It's always inevitable.
Whenever the words "NFC championship" and "Minnesota Vikings" are grouped together, the outcome always seems pre-determined.
Like eerie music in a horror movie, the Vikings playing for the Super Bowl always falls into a script-like ending: sheer and utter terror and heartbreak.
The problem is it never gets any easier.
I'm too young to know the heartbreak of Roger Staubach's "Hail Mary."
I was a 1-year-old when Darrin Nelson failed to get into the endzone in 1988 against Washington.
I didn't appreciate football until I saw a Vikings triumph.
My fandom began after watching Randall Cunningham, Jake Reed and the Vikings score 10 points in 90 seconds to beat the New York Giants in the 1997-98 playoffs.
It only took the next season to show how much Vikings pandemonium can draw you in. And how bad it can spit you out.
Everyone knows how the game with the Atlanta Falcons ended, with Gary Anderson's shank on a chip-shot and Denny Green, sporting the league's highest scoring offense at that point, electing to take a knee.
The game still feels surreal because I still have never watched Morten Andersen's game-winning field goal.
Against the Giants, I shut the game off midway through the first quarter in frustration.

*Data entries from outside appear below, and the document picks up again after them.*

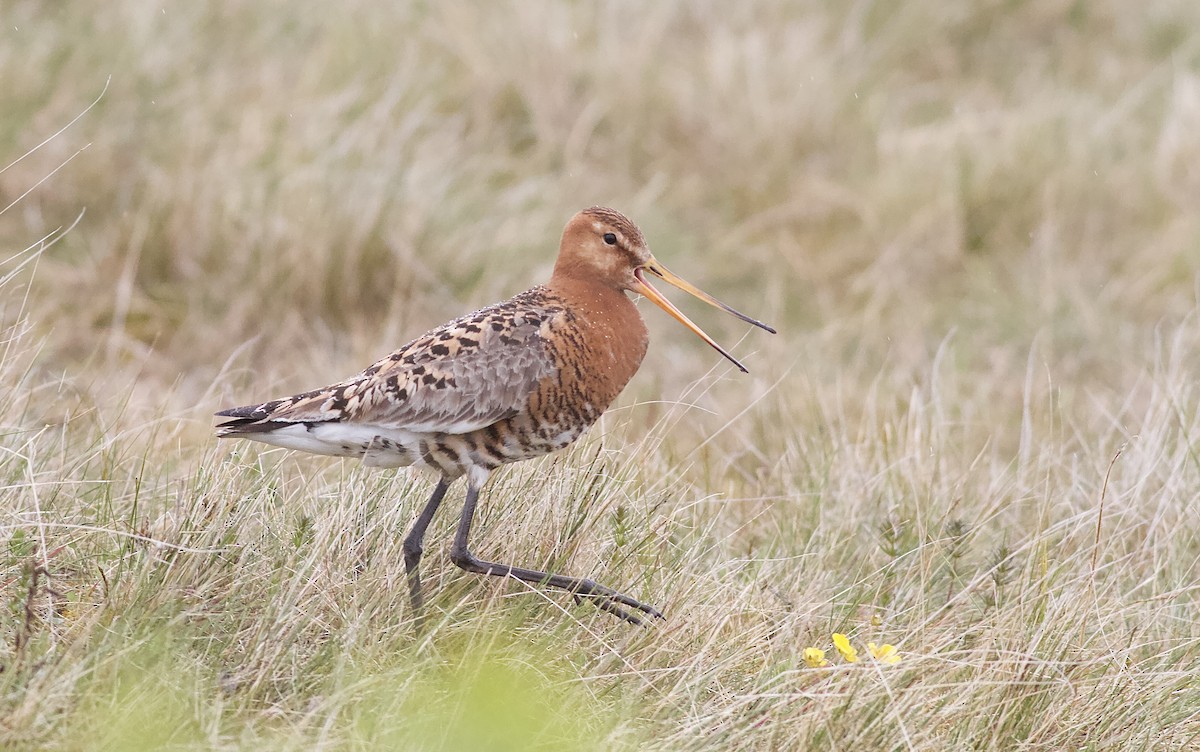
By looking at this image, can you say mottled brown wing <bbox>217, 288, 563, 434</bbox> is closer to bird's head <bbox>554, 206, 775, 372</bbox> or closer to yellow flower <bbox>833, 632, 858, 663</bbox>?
bird's head <bbox>554, 206, 775, 372</bbox>

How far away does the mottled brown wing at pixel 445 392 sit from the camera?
399cm

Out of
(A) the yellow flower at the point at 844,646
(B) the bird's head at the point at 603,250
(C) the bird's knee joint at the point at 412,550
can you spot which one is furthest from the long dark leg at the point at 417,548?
(A) the yellow flower at the point at 844,646

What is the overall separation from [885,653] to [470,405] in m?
1.15

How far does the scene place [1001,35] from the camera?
34.6 ft

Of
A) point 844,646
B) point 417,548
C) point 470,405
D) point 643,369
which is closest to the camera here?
point 844,646

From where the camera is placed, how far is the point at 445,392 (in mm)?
4008

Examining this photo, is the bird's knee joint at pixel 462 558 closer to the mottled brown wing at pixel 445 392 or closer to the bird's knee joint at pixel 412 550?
the bird's knee joint at pixel 412 550

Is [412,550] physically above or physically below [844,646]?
above

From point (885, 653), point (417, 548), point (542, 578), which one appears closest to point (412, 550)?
point (417, 548)

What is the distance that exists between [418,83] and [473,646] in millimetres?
5330

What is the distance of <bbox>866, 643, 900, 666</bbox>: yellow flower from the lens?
3.50 meters

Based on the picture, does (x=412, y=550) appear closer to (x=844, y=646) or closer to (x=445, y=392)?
(x=445, y=392)

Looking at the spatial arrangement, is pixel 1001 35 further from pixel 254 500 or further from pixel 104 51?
pixel 254 500

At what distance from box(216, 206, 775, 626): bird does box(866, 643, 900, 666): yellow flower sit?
541 millimetres
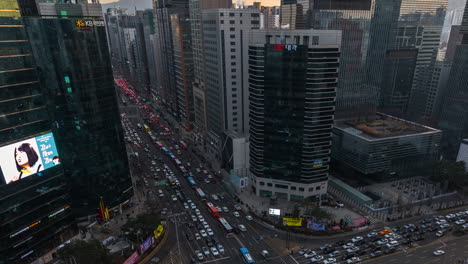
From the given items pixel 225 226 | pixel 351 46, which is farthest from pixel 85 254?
pixel 351 46

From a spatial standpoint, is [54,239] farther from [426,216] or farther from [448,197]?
[448,197]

I was 14 years old and knew there was no chance.
But Sunday's game against the New Orleans Saints felt different.
Adrian Peterson, arguably the most awe-inspiring Viking in my brief fandom, became the second-coming of Troy Williamson with his inability to hold onto the football.

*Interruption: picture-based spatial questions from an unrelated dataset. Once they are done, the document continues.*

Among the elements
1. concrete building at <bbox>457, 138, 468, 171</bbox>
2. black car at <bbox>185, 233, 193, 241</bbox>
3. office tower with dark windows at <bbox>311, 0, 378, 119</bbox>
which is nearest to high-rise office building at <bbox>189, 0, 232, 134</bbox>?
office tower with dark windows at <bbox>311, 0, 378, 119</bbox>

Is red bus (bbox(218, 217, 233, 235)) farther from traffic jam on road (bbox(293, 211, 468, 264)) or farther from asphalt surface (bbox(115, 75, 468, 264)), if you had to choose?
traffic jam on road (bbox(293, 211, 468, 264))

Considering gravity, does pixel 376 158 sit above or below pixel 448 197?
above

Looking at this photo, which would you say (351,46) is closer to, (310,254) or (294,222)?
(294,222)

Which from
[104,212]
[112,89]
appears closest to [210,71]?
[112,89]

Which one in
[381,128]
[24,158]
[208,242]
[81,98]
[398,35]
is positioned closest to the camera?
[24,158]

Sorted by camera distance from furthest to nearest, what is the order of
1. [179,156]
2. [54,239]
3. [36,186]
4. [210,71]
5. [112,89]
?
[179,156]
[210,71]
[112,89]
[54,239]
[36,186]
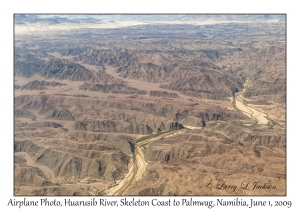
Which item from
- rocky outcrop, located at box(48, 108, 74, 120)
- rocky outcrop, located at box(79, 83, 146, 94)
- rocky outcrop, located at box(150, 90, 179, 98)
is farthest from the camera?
rocky outcrop, located at box(79, 83, 146, 94)

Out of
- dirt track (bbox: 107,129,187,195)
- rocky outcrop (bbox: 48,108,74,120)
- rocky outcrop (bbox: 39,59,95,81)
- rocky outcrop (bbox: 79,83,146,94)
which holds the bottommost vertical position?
dirt track (bbox: 107,129,187,195)

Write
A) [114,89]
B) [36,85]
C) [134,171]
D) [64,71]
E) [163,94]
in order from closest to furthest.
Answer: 1. [134,171]
2. [163,94]
3. [114,89]
4. [36,85]
5. [64,71]

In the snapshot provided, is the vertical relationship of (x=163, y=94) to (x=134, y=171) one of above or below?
above

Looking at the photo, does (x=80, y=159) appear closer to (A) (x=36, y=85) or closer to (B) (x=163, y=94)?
(B) (x=163, y=94)

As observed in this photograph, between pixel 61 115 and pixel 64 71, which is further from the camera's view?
pixel 64 71

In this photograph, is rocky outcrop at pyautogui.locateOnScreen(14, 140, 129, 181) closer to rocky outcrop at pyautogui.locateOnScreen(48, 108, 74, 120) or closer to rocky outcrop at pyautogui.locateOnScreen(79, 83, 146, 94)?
rocky outcrop at pyautogui.locateOnScreen(48, 108, 74, 120)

Percy Harvin and Bernard Berrian each made costly errors.
Brett Favre returned to his patented gunslinger ways, making ill-advised passes at the worst time. And yet, somehow, the Vikings were still in the game.
If any general manager or owner in the NFL has any doubts about Leslie Frasier's ability to coach, watch how his defensive unit kept the Vikings afloat against the league's top offense.
But it seems to be fate with Minnesota. The gruesome ending was going to happen.
The Vikings move out of field goal range after 12 men enter the huddle.
Favre makes another ill-advised throw, sends the game to overtime.
New Orleans wins the coin toss.
Garrett Hartley's kick is up ... and good.
And just like that, the same feelings of gloom and doom came back to Vikings fans. Like 1998, the Vikings missed another chance to play in the big game in Miami.
But as painful as Sunday's loss was, the future of the team is just as frightening.
Will Favre retire? Will Peterson ever fix his fumbling problem like former Giants back Tiki Barber did? Can the Vikings afford to keep their veteran core? Will there be a Minnesota Vikings after 2011?
It's just another inevitable disappointment in the life of a Vikings fan.